**YOUR TASK:**
Reproduce the lines that begin at the one containing "How far from the camera position" and run through the one containing "287 centimetres", keeping both of those end lines.

(Data entries)
= = = = = = =

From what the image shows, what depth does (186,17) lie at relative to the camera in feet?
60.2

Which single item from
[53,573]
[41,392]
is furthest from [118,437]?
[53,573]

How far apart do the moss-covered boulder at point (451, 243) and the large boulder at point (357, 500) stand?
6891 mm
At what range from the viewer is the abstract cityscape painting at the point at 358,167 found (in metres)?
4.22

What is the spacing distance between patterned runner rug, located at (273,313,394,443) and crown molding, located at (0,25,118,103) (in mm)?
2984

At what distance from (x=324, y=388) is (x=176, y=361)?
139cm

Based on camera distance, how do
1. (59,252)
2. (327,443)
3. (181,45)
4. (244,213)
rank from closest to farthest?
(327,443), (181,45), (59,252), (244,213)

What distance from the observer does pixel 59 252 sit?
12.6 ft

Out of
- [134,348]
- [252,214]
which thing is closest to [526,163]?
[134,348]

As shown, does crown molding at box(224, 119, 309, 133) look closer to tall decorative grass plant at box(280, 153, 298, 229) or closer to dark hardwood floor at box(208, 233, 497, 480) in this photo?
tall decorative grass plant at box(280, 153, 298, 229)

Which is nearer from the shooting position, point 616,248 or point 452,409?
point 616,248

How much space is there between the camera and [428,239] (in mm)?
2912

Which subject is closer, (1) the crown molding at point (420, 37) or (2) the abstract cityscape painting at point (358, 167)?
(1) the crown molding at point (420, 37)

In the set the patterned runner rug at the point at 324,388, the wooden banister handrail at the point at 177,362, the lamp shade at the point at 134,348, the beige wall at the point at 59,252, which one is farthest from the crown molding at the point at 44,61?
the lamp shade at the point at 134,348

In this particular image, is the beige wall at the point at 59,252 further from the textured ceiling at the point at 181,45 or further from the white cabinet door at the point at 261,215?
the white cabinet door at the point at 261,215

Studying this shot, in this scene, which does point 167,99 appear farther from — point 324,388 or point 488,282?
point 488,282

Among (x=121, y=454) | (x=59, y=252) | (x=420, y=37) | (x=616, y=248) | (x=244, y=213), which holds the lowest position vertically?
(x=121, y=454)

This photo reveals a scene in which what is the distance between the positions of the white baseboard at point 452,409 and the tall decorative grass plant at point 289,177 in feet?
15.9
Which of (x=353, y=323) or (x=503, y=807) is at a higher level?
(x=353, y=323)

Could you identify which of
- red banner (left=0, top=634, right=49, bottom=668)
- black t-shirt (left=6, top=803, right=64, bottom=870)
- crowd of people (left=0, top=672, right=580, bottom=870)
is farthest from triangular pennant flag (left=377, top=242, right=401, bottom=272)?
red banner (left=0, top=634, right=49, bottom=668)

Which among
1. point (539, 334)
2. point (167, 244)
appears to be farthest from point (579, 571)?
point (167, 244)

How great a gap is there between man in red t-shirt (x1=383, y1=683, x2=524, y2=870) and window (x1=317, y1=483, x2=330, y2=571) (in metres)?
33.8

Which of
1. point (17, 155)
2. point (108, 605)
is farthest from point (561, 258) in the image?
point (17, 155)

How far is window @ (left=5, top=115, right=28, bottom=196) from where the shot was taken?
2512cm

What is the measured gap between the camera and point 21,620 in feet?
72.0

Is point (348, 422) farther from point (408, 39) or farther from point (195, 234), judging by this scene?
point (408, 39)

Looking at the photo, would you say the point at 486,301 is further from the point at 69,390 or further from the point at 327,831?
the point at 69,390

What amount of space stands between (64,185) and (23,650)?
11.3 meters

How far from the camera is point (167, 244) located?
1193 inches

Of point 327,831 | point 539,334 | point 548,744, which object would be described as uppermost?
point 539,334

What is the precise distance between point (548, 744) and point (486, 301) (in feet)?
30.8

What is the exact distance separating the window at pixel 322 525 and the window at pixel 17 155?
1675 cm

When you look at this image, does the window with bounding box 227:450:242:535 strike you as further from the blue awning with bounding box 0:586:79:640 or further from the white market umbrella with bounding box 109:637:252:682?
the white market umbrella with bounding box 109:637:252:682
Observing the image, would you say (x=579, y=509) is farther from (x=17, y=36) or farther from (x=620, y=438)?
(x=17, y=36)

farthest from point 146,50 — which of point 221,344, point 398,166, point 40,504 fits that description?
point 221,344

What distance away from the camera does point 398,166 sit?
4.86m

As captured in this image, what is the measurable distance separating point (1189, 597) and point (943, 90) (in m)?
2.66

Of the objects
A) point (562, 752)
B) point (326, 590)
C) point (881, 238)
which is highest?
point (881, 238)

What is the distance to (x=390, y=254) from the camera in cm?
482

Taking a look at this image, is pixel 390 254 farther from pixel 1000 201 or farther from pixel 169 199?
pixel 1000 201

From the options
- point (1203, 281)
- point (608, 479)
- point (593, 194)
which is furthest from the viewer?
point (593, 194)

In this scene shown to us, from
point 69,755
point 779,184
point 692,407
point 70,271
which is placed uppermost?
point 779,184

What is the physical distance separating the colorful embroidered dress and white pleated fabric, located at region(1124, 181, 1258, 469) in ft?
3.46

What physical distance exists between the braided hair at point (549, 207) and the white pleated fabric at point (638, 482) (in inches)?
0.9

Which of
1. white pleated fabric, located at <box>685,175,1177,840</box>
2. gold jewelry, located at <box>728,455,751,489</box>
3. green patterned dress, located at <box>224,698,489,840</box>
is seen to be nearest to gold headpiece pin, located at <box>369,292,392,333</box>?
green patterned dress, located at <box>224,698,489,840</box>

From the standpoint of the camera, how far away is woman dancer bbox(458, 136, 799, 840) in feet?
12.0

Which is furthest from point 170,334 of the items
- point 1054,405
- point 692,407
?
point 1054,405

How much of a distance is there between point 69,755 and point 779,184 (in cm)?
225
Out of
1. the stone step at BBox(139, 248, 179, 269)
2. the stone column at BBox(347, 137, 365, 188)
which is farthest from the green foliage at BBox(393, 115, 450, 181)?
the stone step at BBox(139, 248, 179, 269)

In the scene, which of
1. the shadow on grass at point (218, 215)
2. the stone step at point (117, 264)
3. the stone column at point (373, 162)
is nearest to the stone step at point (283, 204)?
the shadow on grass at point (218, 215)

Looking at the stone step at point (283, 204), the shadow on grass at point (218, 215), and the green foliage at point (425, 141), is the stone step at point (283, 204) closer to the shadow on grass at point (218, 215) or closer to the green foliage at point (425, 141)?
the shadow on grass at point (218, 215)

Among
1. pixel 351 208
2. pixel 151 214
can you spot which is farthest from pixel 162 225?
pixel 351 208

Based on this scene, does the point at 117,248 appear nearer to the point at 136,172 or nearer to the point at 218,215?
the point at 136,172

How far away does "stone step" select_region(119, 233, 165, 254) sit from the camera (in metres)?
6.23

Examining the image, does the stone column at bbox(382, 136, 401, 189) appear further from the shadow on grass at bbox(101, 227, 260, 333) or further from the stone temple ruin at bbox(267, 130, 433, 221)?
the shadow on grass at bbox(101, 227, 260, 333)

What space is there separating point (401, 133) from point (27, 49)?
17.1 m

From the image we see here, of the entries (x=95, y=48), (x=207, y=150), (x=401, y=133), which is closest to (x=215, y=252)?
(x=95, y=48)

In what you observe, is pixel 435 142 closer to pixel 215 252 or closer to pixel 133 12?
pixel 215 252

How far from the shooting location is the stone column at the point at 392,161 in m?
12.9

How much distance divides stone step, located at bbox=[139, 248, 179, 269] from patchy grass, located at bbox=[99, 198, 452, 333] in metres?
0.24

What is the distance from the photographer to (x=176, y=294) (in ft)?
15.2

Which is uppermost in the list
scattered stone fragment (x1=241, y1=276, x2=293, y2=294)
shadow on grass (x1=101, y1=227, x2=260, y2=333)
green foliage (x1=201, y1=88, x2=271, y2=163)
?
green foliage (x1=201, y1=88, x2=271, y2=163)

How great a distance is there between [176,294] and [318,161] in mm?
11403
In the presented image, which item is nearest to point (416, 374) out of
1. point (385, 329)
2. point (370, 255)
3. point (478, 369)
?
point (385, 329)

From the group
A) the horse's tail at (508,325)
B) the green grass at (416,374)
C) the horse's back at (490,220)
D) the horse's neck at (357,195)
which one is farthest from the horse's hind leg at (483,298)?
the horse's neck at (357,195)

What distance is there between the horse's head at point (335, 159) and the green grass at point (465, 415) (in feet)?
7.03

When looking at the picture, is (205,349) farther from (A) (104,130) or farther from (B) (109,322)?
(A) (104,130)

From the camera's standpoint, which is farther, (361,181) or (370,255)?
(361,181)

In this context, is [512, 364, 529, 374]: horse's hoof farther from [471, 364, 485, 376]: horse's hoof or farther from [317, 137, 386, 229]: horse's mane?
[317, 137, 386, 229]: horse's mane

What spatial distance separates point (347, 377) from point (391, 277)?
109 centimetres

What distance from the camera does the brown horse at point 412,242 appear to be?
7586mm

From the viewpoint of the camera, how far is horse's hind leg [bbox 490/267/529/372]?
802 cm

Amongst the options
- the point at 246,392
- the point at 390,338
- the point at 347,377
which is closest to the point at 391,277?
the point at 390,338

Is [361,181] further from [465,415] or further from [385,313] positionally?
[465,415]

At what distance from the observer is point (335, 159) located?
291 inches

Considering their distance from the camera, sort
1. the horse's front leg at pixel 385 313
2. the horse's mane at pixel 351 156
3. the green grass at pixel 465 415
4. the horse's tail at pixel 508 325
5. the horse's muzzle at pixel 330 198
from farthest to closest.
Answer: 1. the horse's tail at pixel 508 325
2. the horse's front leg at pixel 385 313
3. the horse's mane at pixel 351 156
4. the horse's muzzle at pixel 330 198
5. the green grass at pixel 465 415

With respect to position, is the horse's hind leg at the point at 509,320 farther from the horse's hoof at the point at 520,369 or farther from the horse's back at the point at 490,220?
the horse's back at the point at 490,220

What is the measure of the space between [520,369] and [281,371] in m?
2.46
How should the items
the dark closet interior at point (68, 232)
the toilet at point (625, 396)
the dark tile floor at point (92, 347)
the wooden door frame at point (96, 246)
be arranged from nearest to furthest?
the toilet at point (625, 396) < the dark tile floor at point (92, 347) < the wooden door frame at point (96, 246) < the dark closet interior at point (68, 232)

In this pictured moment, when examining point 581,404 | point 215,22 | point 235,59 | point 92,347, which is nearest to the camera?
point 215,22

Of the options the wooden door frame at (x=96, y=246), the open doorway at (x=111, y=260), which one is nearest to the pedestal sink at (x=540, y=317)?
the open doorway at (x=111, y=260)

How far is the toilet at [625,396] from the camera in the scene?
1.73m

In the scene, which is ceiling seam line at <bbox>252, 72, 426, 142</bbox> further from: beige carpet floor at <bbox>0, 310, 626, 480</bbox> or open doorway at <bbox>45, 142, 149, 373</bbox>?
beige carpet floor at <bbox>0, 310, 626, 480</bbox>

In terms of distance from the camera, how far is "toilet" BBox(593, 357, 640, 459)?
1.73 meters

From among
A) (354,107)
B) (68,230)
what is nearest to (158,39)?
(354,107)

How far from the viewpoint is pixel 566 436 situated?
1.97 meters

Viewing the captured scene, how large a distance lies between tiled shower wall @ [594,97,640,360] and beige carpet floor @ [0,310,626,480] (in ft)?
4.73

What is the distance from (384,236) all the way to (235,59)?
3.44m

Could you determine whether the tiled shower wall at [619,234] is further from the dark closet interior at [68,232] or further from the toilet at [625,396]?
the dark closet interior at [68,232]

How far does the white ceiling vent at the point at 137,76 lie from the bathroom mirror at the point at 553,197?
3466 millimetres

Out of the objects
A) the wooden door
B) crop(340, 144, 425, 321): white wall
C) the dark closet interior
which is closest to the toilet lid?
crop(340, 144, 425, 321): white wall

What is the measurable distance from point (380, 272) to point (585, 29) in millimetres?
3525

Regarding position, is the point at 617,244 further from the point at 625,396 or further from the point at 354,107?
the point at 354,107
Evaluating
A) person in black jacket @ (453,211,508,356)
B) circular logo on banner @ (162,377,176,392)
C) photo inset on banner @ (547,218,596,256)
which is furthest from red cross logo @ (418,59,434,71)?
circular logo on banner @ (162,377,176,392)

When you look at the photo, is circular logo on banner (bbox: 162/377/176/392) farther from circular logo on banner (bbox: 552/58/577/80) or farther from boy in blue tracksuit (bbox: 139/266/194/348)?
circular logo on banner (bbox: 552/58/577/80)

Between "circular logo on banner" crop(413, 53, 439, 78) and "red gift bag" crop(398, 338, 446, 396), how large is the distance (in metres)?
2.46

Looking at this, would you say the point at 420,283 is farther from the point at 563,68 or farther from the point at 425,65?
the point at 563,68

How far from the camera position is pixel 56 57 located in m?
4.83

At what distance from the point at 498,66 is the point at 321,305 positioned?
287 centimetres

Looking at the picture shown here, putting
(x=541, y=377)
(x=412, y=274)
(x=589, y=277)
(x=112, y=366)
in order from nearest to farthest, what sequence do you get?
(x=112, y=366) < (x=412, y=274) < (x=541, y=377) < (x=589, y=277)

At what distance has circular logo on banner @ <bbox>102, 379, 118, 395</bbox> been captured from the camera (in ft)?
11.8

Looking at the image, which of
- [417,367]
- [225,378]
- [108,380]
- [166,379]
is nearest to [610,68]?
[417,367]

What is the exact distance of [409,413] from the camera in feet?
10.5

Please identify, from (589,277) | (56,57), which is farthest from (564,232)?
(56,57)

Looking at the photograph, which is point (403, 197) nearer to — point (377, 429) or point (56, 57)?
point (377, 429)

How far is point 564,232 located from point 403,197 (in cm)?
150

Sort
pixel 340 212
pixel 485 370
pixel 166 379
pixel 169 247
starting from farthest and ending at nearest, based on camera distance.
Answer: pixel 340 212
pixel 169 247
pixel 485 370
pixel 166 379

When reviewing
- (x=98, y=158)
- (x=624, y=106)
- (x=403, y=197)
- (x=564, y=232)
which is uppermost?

= = = = = = =

**ANSWER TO THIS TASK:**
How far from the camera position is pixel 56 57 located in m?
4.83

At what distance from the point at 498,66 is the point at 321,305 positioned?
287 centimetres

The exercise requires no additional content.